Let’s also address the new testing procedures. What excites me the most about HISA is the way the new testing procedures will be conducted, with one collective set of rules (versus running with different rules from state to state and sometimes from track to track). Included in this unified rule set is that drug positives will no longer be treated as “black and white.” The Horse Integrity Welfare Unit has the authority and flexibility to decide if a positive sample occurred via trace contamination. Trainers will avoid paying fines and getting suspended over environmental contagions. The new rules should also relieve trainers of being falsely accused and sentenced in the court of public appeal. The goal is to also simultaneously deter true cheaters, who will now be admonished quickly and decisively.
I recently attended my second advisory board meeting for HISA and came away from it more convinced than ever that it’s what we as a sport, need to not only prosper but, to survive. We cannot continue to let cheaters be rewarded. We have seen two of the biggest names in our game charged for not playing by the rules. In my opinion that is just the tip of the iceberg. Anyone who believes that our industry doesn’t need cleaning up doesn’t live in reality.
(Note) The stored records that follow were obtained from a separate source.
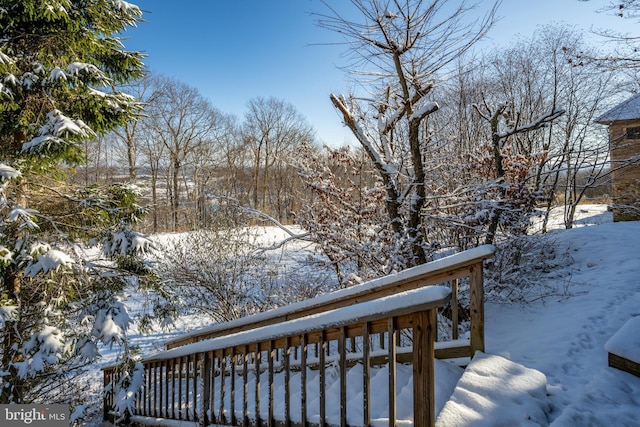 view of snow covered deck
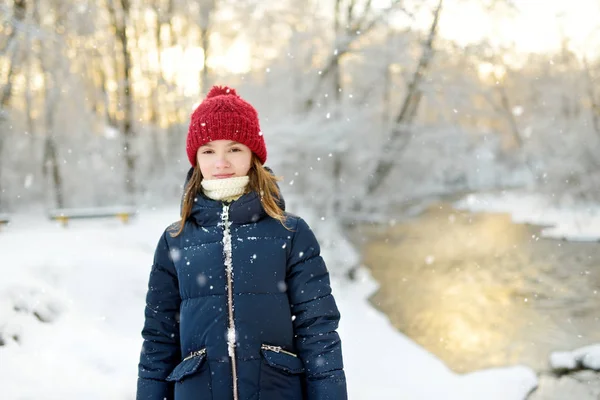 Αξιολάτρευτο κορίτσι που διασκεδάζει στο όμορφο χειμερινό πάρκο. Χαριτωμένο παιδί που παίζει στο χιόνι. Χειμερινές δραστηριότητες για οικογένειες με παιδιά. — Φωτογραφία Αρχείου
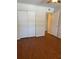 Comfortable bedroom featuring modern flooring, a ceiling fan, and a closet at 4152 56Th N Way # 513, Kenneth City, FL 33709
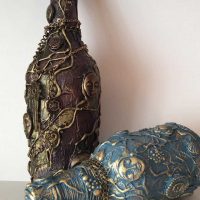 the idea of the original decoration of glass bottles of leather with their own hands photo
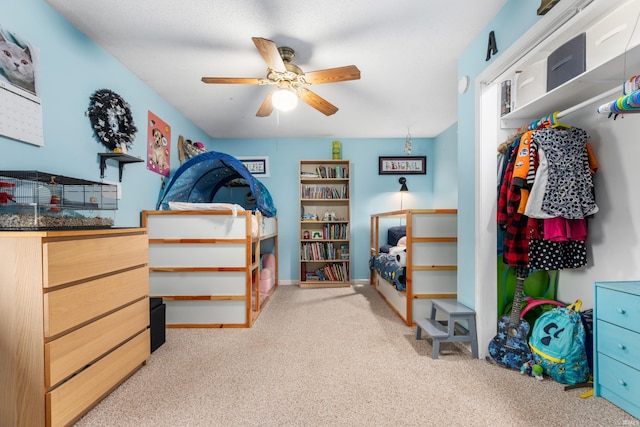 bedroom featuring a ceiling fan and carpet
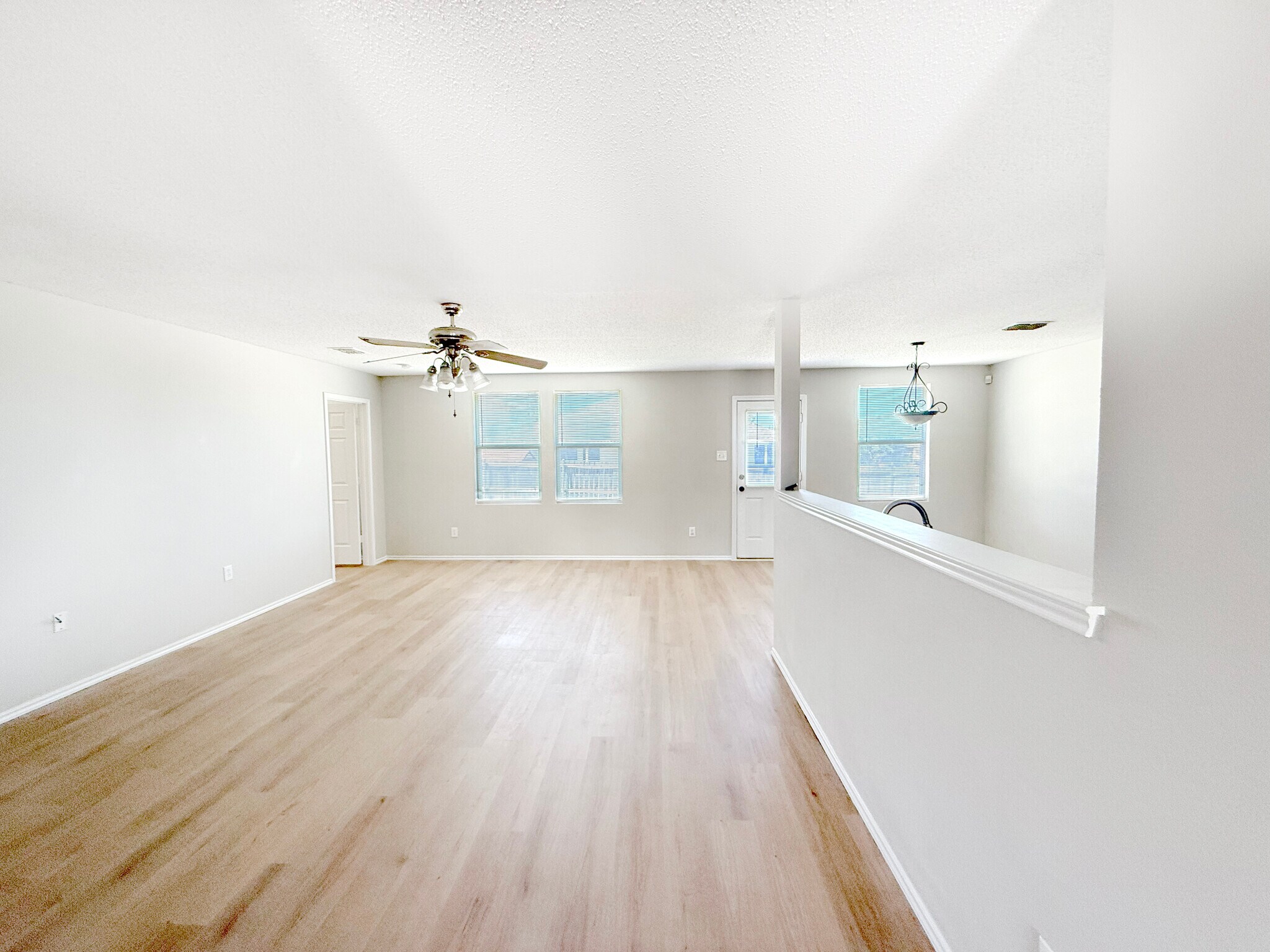 Living room looking to backyard. - 1419 Windy Meadows Dr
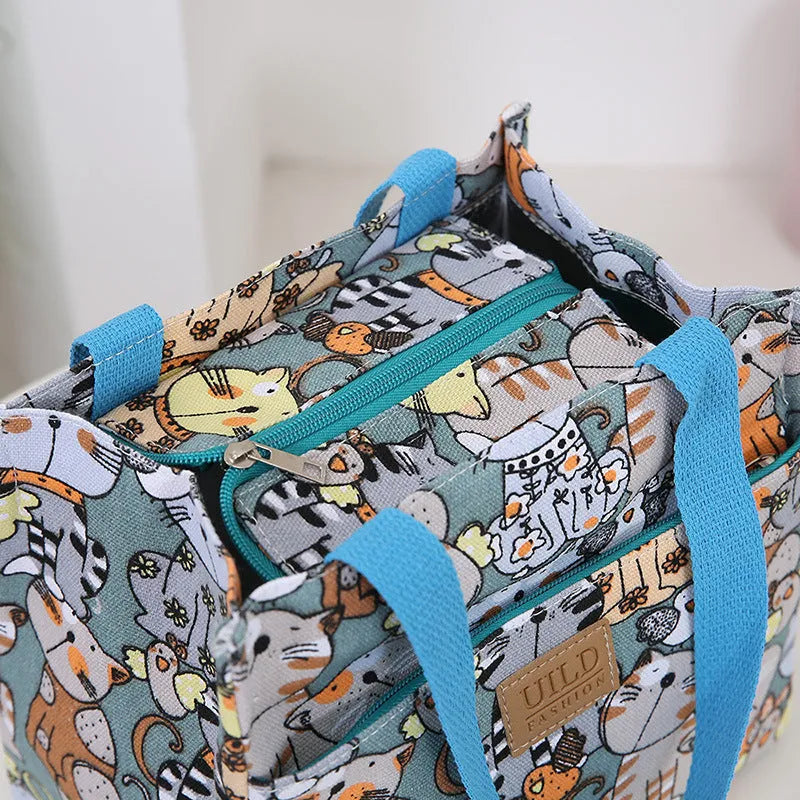 Women's large square canvas handbag with aluminium handles in a choice of printed floral and cat designs.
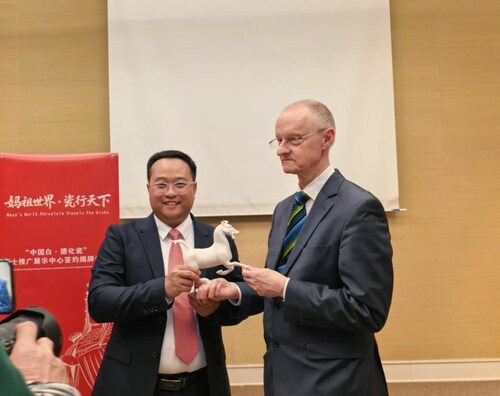 Photo shows Fang Junqin, Party Chief of Dehua County in southeast China's Fujian Province, presenting Dehua white porcelain to international guests in Geneva, Switzerland, on Feb. 24, 2026. Photo shows Fang Junqin, Party Chief of Dehua County in southeast China's Fujian Province, presenting Dehua white porcelain to international guests in Geneva, Switzerland, on Feb. 24, 2026.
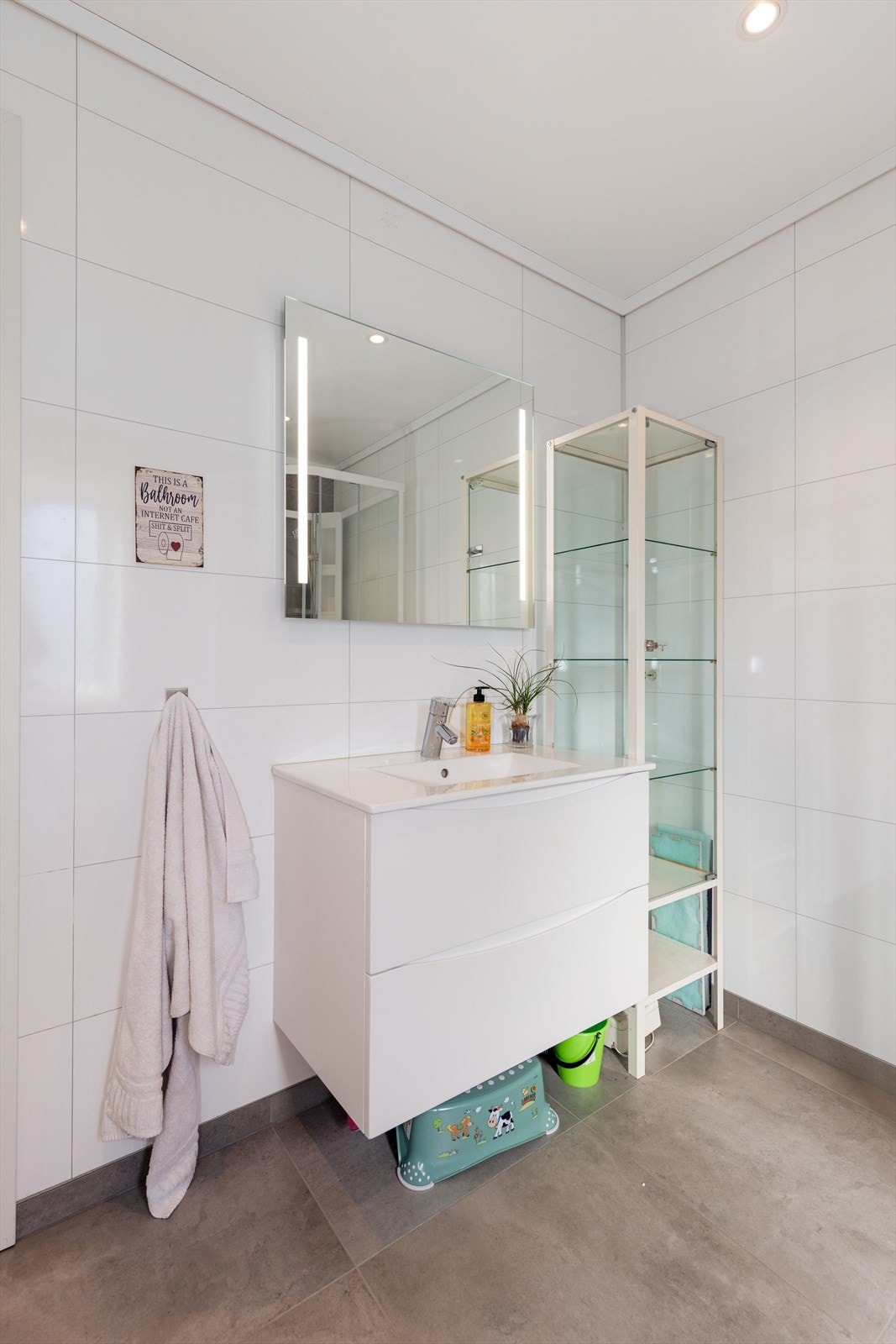 Badet har flis på gulv med varmekabler, baderomsplater på vegg og malte gipsplater i tak med innfelte spotter. Galleribilde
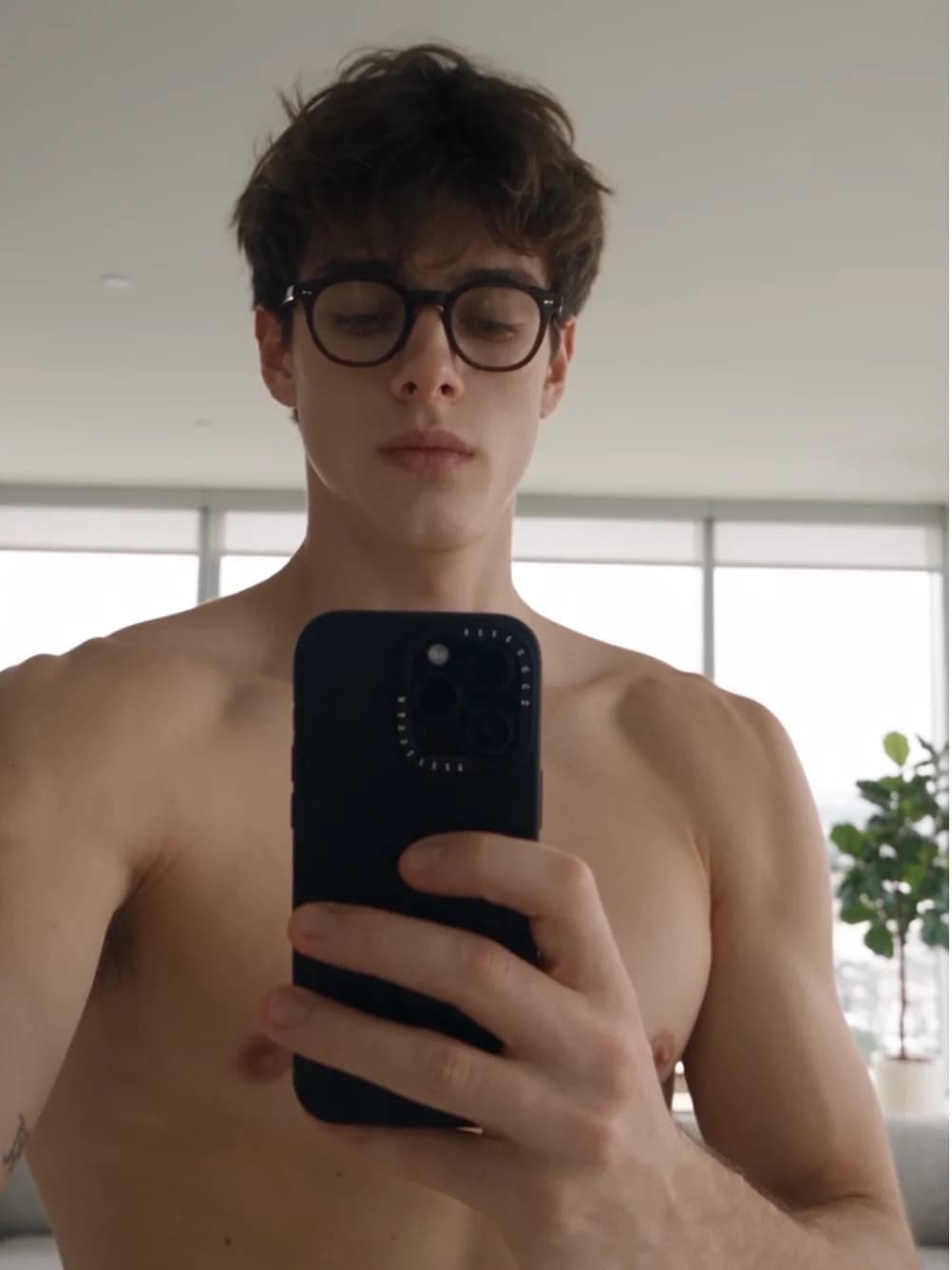 Rick wearing glasses, taking a mirror selfie in a bright room
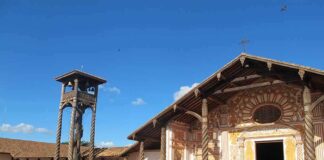 Wooden mission church with ornate facade and separate bell tower under blue sky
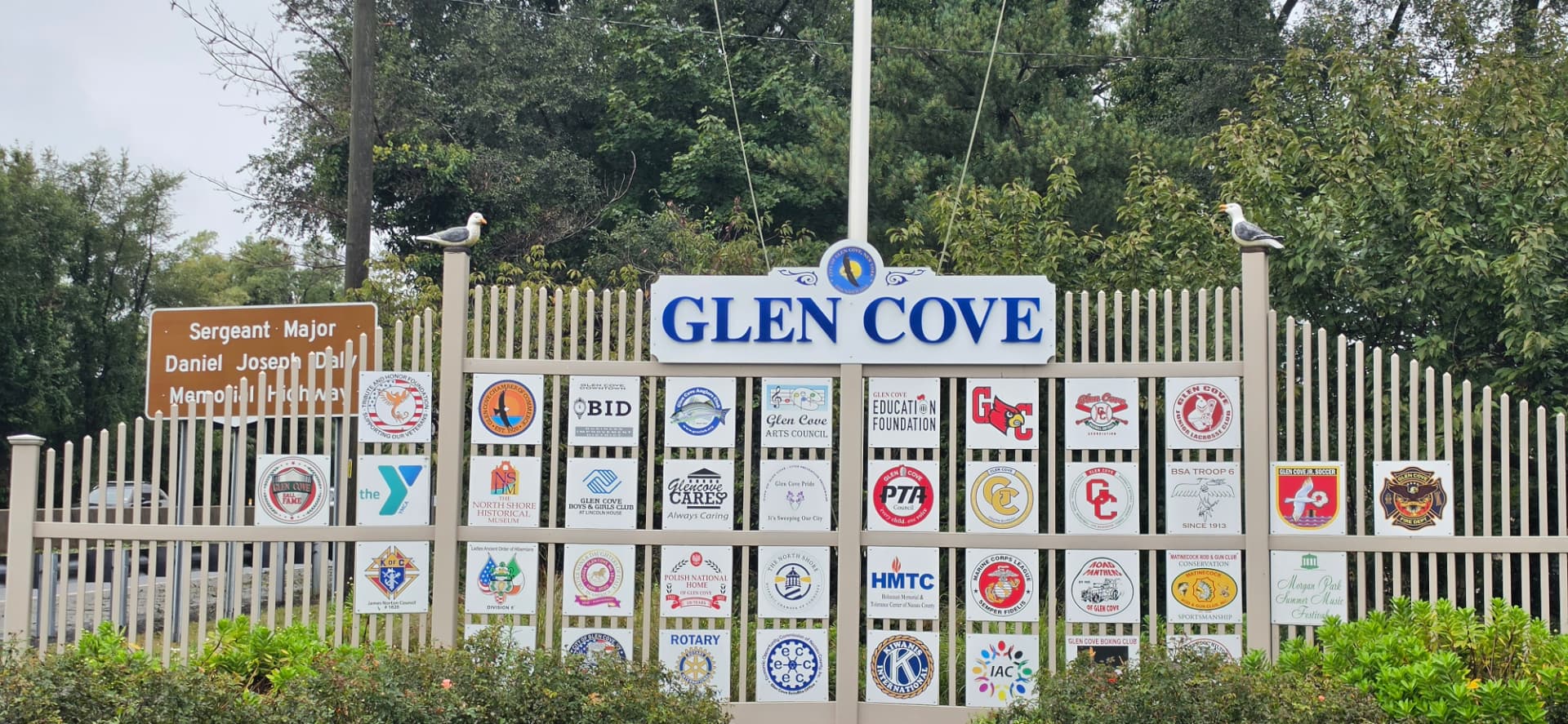 Glen Cove community sign displaying local organizations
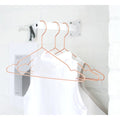 Thumbnail photo of Hang Coat Hangers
Here’s the unfortunate reality of our sport: The public is losing faith in our product, our foal crop is shrinking, we are politically toxic, influential non-profit organizations are publicly protesting outside our gates, and racetracks are closing. So if we want our business to continue for another generation, we need to change. If you have a better option and/or actual strategies on how to improve the system, I am all ears. Call, text, email or grab me by the arm the next time you see me-I relish the opportunity to make our sport better.
Unlike what some people think, the status quo is not an option to enable our industry to survive.